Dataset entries
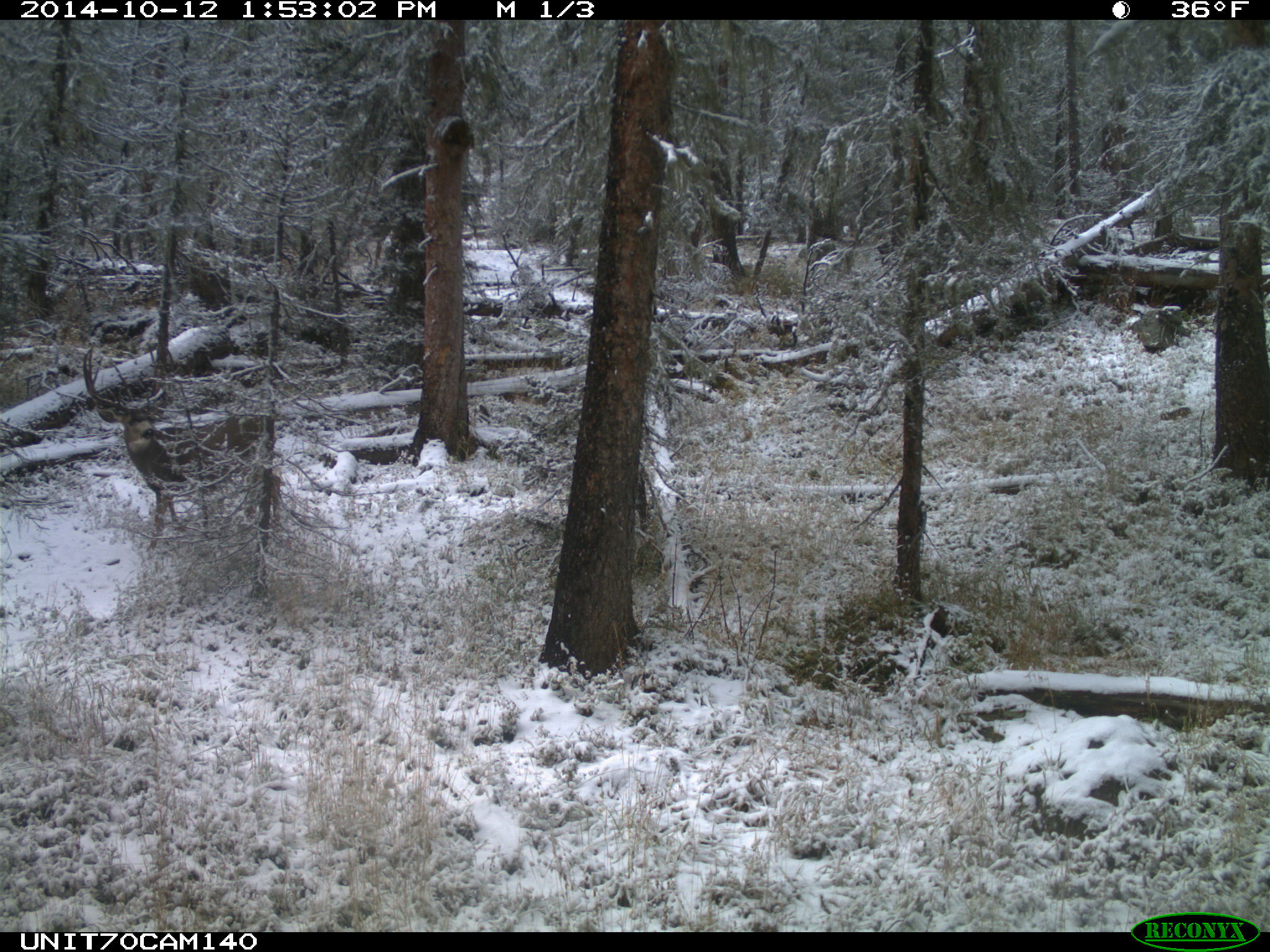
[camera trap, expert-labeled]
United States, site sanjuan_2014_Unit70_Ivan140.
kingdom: Animalia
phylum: Chordata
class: Mammalia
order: Artiodactyla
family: Cervidae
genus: Odocoileus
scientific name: Odocoileus hemionus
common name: mule deer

ABOUT THIS TASK: This exercise calls for the records to be given again exactly, without the images.

YOUR SOLUTION:
[camera trap, expert-labeled]
United States, site sanjuan_2014_Unit70_Ivan140.
kingdom: Animalia
phylum: Chordata
class: Mammalia
order: Artiodactyla
family: Cervidae
genus: Odocoileus
scientific name: Odocoileus hemionus
common name: mule deer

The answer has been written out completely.